Trilogy puff cheese

Traditional dish simply tripled

Trilogy of bounty cheese

The Spundekäs is a typical dish in Rheinhessen. There are even three variations in this recipe. In addition a homemade lye balls!

For the cheese

  • 1 pckg butter
  • 200 g cream cheese
  • 200 g of lean quark
  • Wild herb pesto
  • 8 pickled dry tomatoes
  • 1 tablespoon tomato paste
  • 1 toe garlic
  • fresh oregano
  • 150 g goat cream cheese, a sprig of rosemary, white wine jelly / honey

For the Knorzen

  • 500 g of flour (wheat with wheat germ / spelled)
  • 250 ml of lukewarm water
  • ½ cup of yogurt
  • ½ cube fresh yeast
  • 1 tsp salt
  • 7% sodium hydroxide solution from the pharmacy

Soften the butter in a bowl at room temperature. Whip until creamy white with a hand mixer. Quark and cream cheese and a good tsp salt with it. Divide the mass into two bowls. Mix the dried tomatoes with 3 tablespoons of tomato marinade, peeled garlic clove and leaves of oregano and freshly ground pepper. Stir the resulting tomato pesto under one mass, refine the other with 2 tbsp of wild herb pesto.

For the third variant, strip some leaves from a sprig of rosemary and finely chop.

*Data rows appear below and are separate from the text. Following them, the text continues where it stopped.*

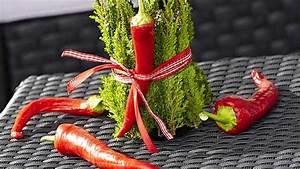 Herbstdeko Selbst Gemacht : herbstdeko selber machen tolle ideen mit obst gem se pflanzen ~ Orissabook.com Haus und Dekorationen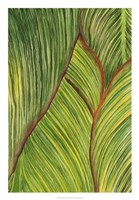 Tropical Crop II Fine Art Print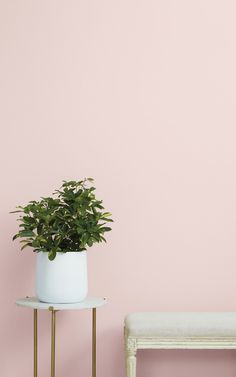 Baby Soft- A classic pink. Soft, warm, and sweet. Best light pink paint color by Clare, shop 55 interior designer curate Light Pink Paint, Light Pink Walls, Pink Paint Colors, Wall Colors, Light Pink Rooms, Pink Color, Pink Bedroom Walls, Bedroom Paint Colors, Bedroom Decor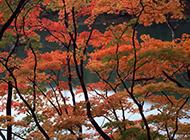秋天河邊的楓樹圖片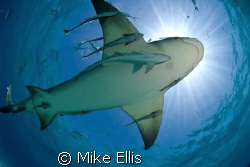 7 foot lemon shark at the surface, caught in the sun burs... by Mike Ellis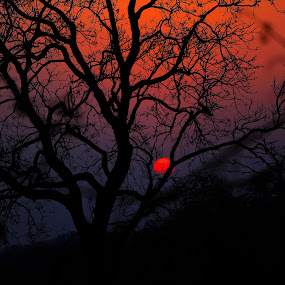 The Red Circle by Nayan Shaurya - Nature Up Close Trees & Bushes ( #sun, #landscape, #evening, #sunsets, forests, #red )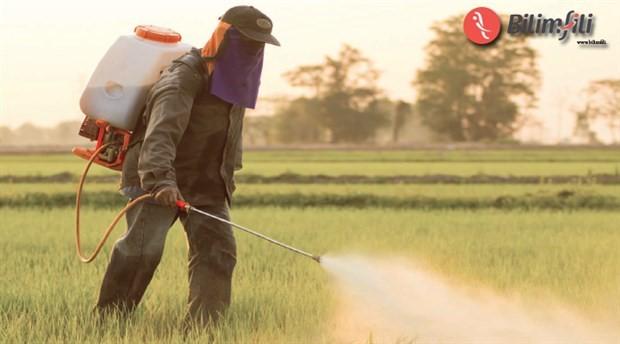 Folik asit, böcek ilaçlarına bağlı otizm riskini azaltıyor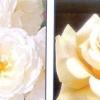 Троянди. групи садових троянд.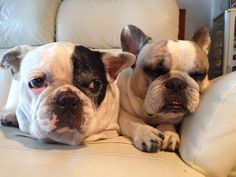 Bell & Carla, French Bulldogs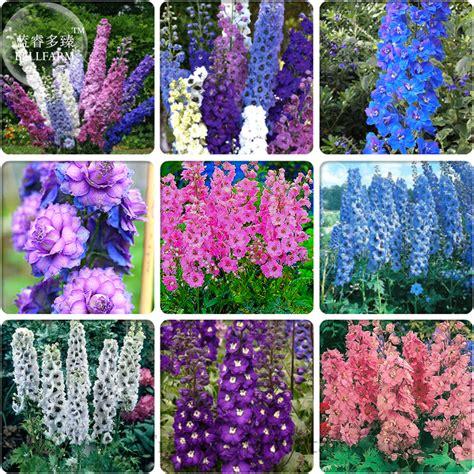 garden flower types top 28 types of flower gardens 50 best types of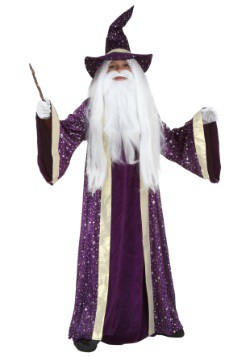 Kids Wizard Costume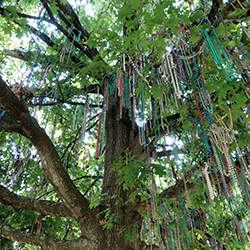 "<p>Tulane's ""bead tree"" is covered in colorful Mardi Gras beads year-round and is located near the university's Gibson Quad. // © 2015 Samantha..."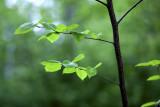Backlit Baby Aspen Leaves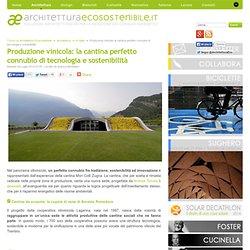 Produzione vinicola: la cantina perfetto connubio di tecnologia e sostenibilità
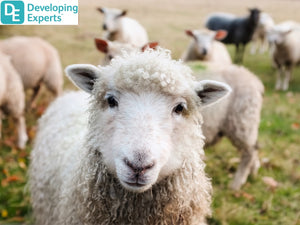 DevExp: Understand the usefulness of wool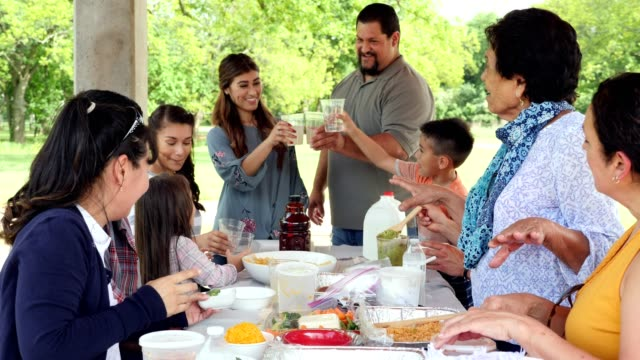extended hispanic family have picnic lunch in park on a sunny summer day - large family stock videos & royalty-free footage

Knead with 150 grams of goat cream cheese and a teaspoon of white wine jelly with the help of a spoonful. Season as desired with (white) pepper. Measure cold or gratinate under the oven grill to the pre-baked lye rolls.

For the lye rolls mix lukewarm water from the pipe, yoghurt, the crumbled fresh yeast and a heaped tsp salt in a measuring cup. Put the flour into a bowl and form a hollow in the middle. Add the liquid mixture in there and stir until smooth. Leave the dough in the oven for 30 minutes at 50 degrees of still heat. Remove the dough and preheat the oven to 180 degrees.

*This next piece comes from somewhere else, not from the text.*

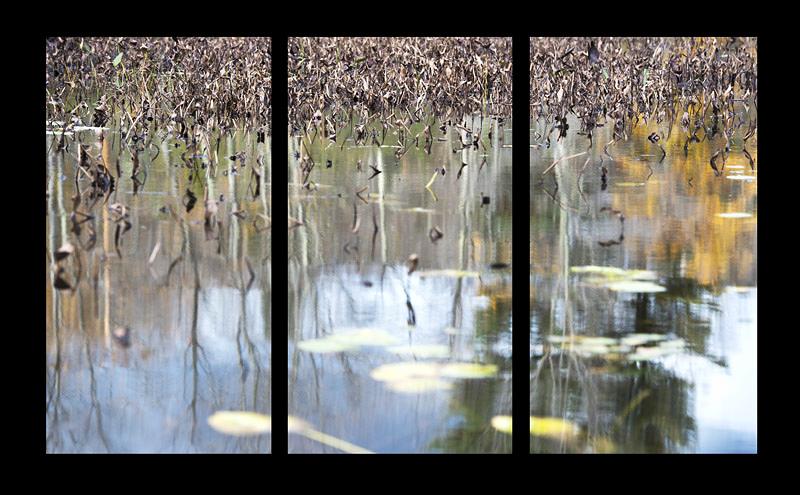 Pond 11 Triptych, 2013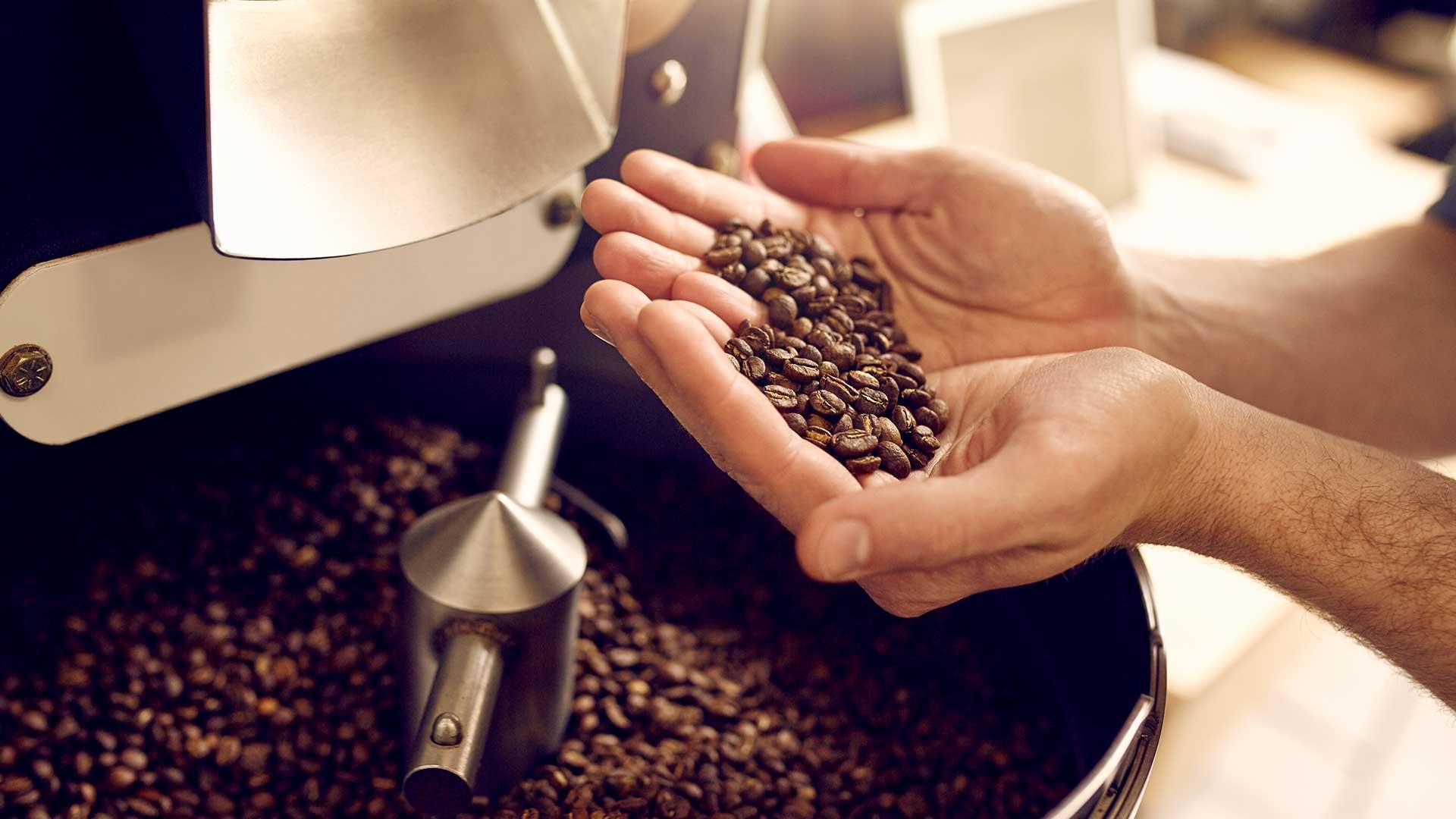 Hender som holder kaffebønner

To finish kneading the dough, use just enough flour that the paste does not stick to your fingers. Divide the dough into eight portions and, as for making pretzels, roll about 30 cm long sausages. Put a U, grab the ends and roll roughly to a pointed pigtail. Place in S-shape on baking paper and brush with caustic soda. Depending on thickness, bake for 15 - 20 minutes.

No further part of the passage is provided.